WORK TO BE COMPLETED — Exact copies of the lines below are the goal; any images in them are dropped.

TASK INPUTS —
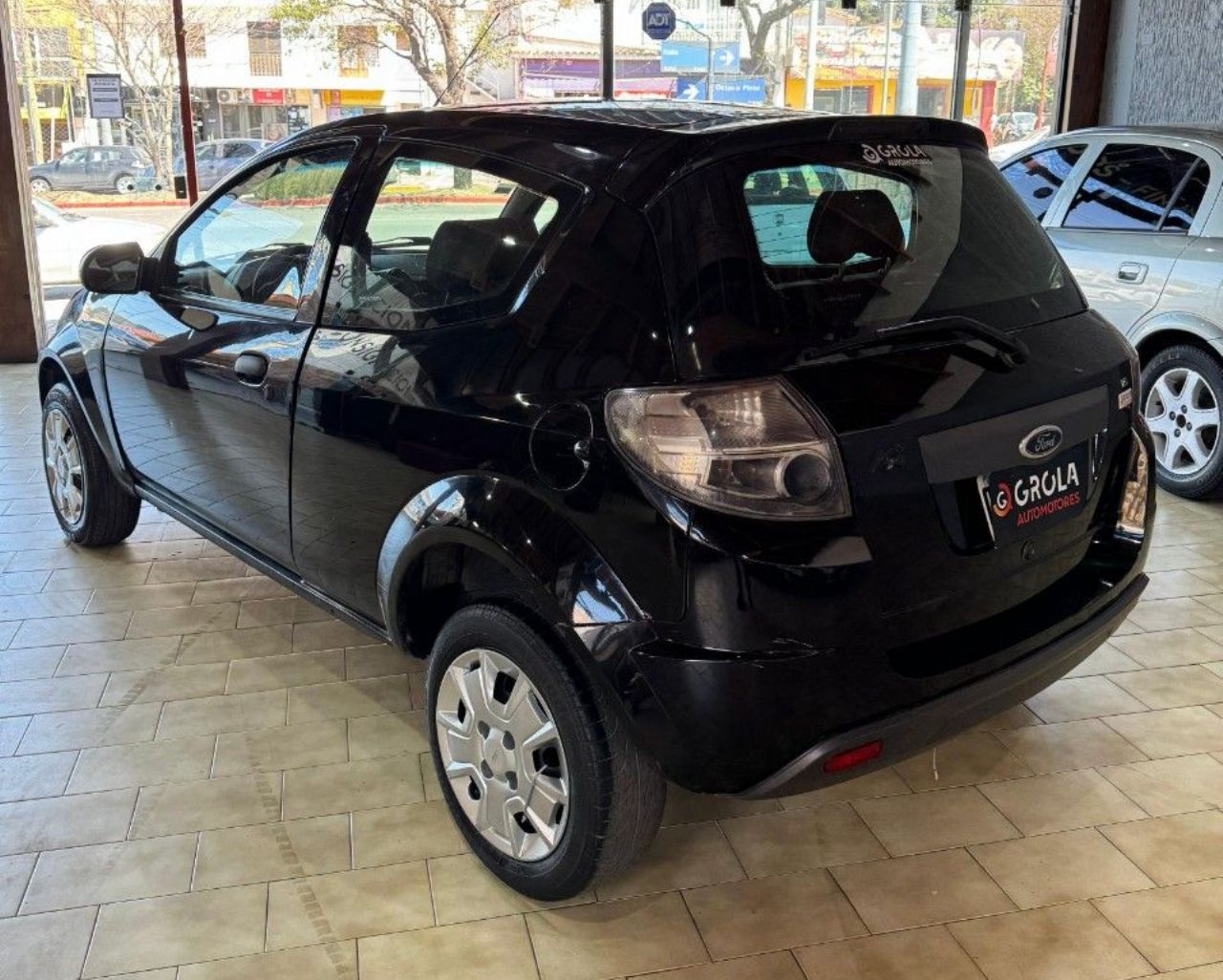 Ford Ka Usado Financiado en Córdoba, deRuedas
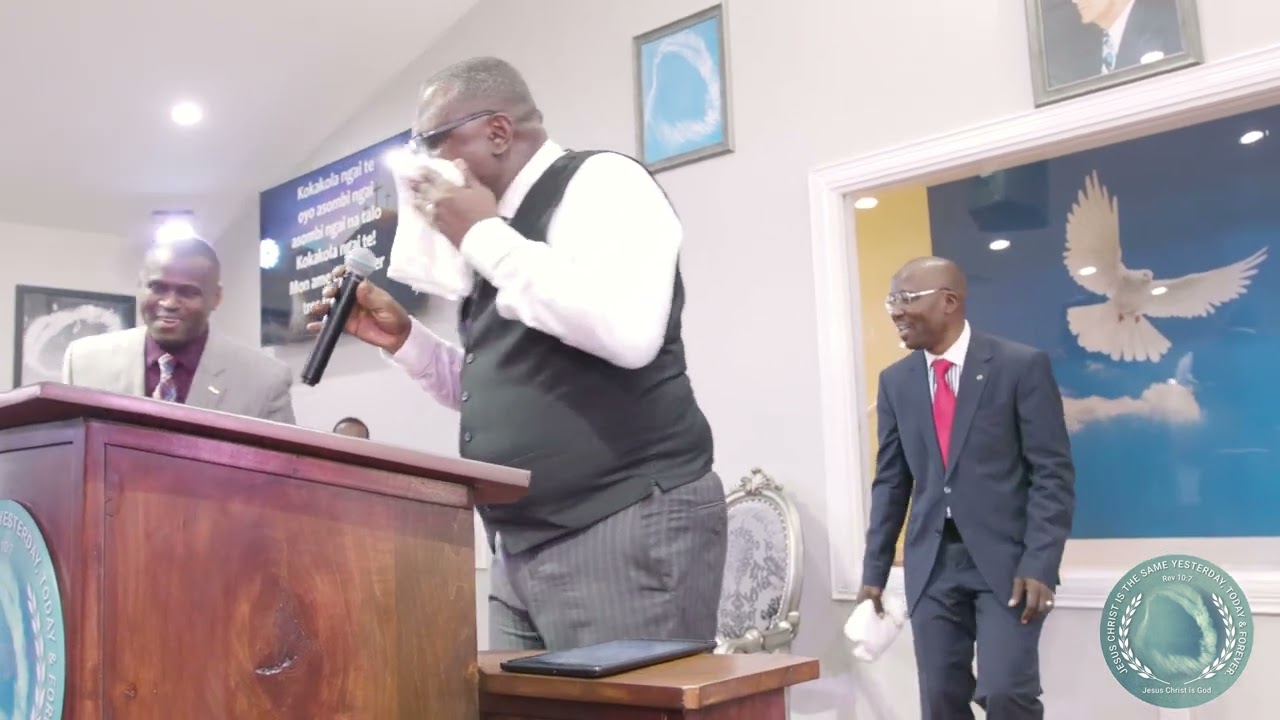 Kokakola Ngai Te - NOUVELLE CHANSON PASTEUR LIFOKO DU CIEL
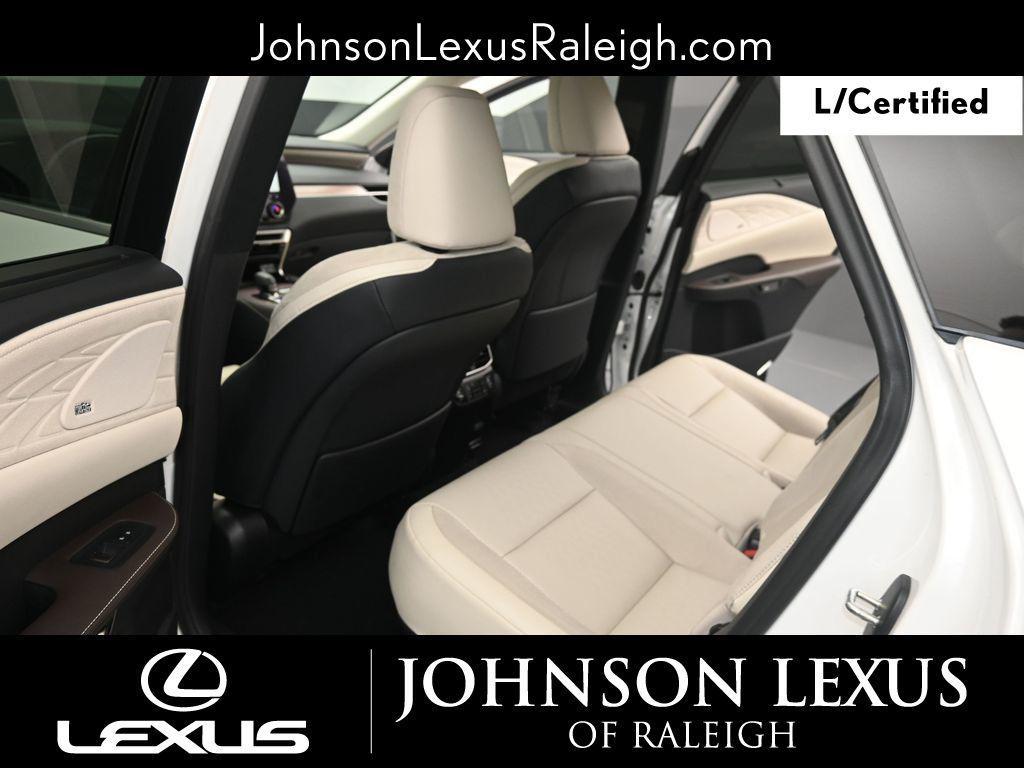 used 2024 Lexus RX 350 car, priced at $60,980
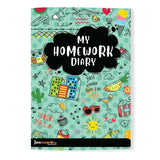 My Homework Diary - New Edition (2021) by Just Rewards on Schoolbooks.ie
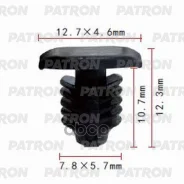 ������ ����������� ������ #864384A100 Patron ���. P370648 P370648 ����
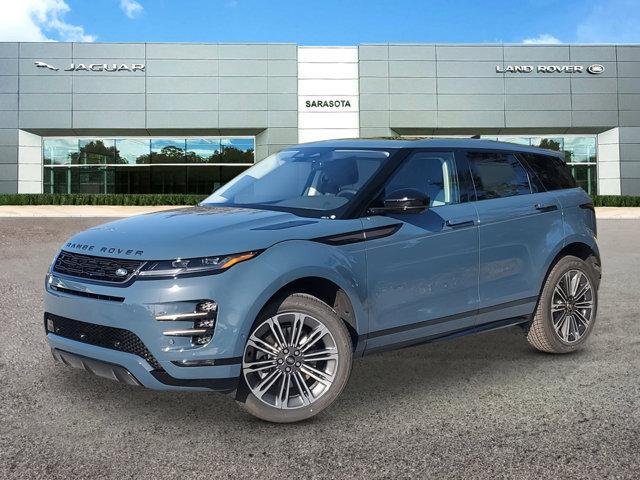 new 2025 Land Rover Range Rover Evoque car, priced at $60,205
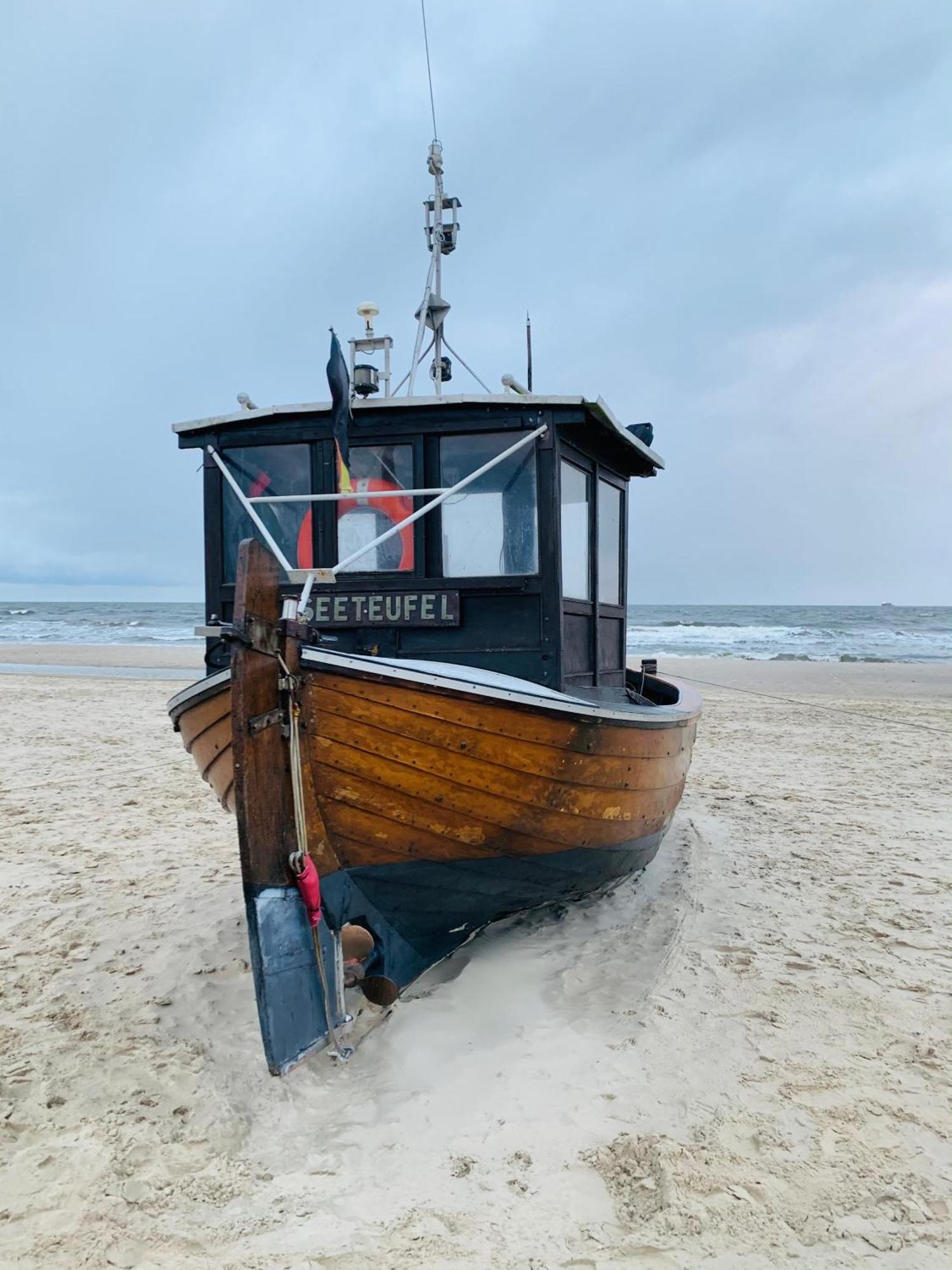 Strandhaus Ahlbeck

RESPONSE BOX —
 Ford Ka Usado Financiado en Córdoba, deRuedas
 Kokakola Ngai Te - NOUVELLE CHANSON PASTEUR LIFOKO DU CIEL
 used 2024 Lexus RX 350 car, priced at $60,980
 My Homework Diary - New Edition (2021) by Just Rewards on Schoolbooks.ie
 ������ ����������� ������ #864384A100 Patron ���. P370648 P370648 ����
 new 2025 Land Rover Range Rover Evoque car, priced at $60,205
 Strandhaus Ahlbeck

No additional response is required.